Page excerpt =
Production and Compounding

Author(s)

Lucija Tominović Gjivić, Gabrijela Kos, Anita Šimić

Why was it done?

In order to ensure correct use of voretigene neparvovec and minimise the risks associated with its administration, the product can be distributed only through treatment centres where qualified staff (vitreoretinal surgeons and pharmacists) have participated in the mandatory risk management plan (RMP) education program required by EMA.
Since voretigene neparvovec has to be transported and stored frozen at ≤-65 ºC, has short shelf life after dilution (4 hours), contains genetically modified organisms and must be handled according to local biosafety guidelines, there was a need for establishing standard operating procedures (SOPs) for each step of the treatment process.

What was done?

The University Eye Clinic, University Hospital Sveti Duh in Zagreb, Croatia, was designated as the world’s 6th gene therapy centre in 2020.
Hospital pharmacists, as part of a multidisciplinary team, play an important role in preparation and administration of the gene therapy product voretigene neparvovec which is indicated for the treatment of patients with vision loss due to inherited retinal dystrophy caused by biallelic RPE65 (retinal pigment epithelium-specific 65 kilodalton protein) mutations.

Questions on the material =
a) Name every author listed in the voretigene neparvovec excerpt.
b) From the voretigene neparvovec excerpt, reproduce word for word the part that opens with the words containing "Hospital pharmacists, as" and closes with "kilodalton protein) mutations.".

Supplied information =

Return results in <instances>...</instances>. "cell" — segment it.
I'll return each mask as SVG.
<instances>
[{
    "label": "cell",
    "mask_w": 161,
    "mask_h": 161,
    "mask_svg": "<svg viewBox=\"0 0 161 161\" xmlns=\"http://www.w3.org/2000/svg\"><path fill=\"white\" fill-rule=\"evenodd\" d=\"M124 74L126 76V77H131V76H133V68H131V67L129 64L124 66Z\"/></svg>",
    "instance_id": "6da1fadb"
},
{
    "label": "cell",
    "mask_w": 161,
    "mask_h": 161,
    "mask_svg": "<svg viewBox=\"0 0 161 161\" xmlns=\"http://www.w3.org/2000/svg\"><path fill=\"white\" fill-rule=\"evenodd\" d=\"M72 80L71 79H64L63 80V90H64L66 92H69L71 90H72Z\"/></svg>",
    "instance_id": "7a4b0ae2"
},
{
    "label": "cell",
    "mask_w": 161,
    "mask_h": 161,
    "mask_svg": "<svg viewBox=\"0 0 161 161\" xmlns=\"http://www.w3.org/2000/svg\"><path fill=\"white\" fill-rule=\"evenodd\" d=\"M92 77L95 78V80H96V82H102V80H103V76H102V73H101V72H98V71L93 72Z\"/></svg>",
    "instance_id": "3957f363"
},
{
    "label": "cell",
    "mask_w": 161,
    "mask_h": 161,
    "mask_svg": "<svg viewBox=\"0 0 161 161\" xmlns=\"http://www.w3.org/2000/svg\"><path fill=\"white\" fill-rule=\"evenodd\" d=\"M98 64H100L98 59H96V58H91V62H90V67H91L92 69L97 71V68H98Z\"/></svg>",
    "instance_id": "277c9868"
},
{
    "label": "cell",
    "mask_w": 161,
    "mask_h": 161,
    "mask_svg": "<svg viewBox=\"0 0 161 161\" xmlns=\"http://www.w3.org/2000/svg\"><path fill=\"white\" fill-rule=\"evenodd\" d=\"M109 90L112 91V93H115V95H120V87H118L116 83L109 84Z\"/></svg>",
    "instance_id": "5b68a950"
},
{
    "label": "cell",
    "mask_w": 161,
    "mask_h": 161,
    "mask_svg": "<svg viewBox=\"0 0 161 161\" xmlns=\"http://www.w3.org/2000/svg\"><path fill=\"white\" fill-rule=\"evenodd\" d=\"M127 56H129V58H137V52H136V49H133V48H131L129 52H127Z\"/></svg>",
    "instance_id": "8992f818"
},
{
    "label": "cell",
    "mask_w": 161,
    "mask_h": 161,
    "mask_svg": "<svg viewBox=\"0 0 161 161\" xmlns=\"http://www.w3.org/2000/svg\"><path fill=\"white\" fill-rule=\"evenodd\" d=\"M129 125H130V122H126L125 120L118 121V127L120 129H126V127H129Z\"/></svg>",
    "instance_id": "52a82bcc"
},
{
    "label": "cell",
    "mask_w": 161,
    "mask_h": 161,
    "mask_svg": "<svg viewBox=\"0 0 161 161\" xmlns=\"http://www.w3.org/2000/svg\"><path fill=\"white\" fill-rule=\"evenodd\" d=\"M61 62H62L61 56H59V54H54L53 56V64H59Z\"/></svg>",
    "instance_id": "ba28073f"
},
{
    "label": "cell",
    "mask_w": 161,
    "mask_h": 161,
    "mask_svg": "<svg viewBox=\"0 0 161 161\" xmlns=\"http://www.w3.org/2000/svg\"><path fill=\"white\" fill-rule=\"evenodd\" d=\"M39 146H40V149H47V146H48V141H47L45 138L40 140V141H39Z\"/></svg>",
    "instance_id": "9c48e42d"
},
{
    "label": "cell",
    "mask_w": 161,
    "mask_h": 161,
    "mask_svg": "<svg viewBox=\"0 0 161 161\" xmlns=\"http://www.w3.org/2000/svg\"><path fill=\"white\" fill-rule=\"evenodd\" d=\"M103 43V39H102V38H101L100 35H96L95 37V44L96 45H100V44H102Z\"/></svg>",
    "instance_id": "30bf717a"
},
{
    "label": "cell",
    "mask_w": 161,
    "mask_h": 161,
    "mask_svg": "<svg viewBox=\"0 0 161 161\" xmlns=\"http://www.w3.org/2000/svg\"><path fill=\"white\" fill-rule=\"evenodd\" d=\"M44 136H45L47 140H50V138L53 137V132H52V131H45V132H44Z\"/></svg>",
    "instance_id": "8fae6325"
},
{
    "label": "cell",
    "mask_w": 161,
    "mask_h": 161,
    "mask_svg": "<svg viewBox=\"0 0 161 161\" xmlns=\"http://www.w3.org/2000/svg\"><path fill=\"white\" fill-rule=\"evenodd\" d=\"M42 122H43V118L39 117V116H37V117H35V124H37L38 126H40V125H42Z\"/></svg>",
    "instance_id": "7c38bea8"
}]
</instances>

Exercise answers =
a) Lucija Tominović Gjivić, Gabrijela Kos, Anita Šimić

b)
Hospital pharmacists, as part of a multidisciplinary team, play an important role in preparation and administration of the gene therapy product voretigene neparvovec which is indicated for the treatment of patients with vision loss due to inherited retinal dystrophy caused by biallelic RPE65 (retinal pigment epithelium-specific 65 kilodalton protein) mutations.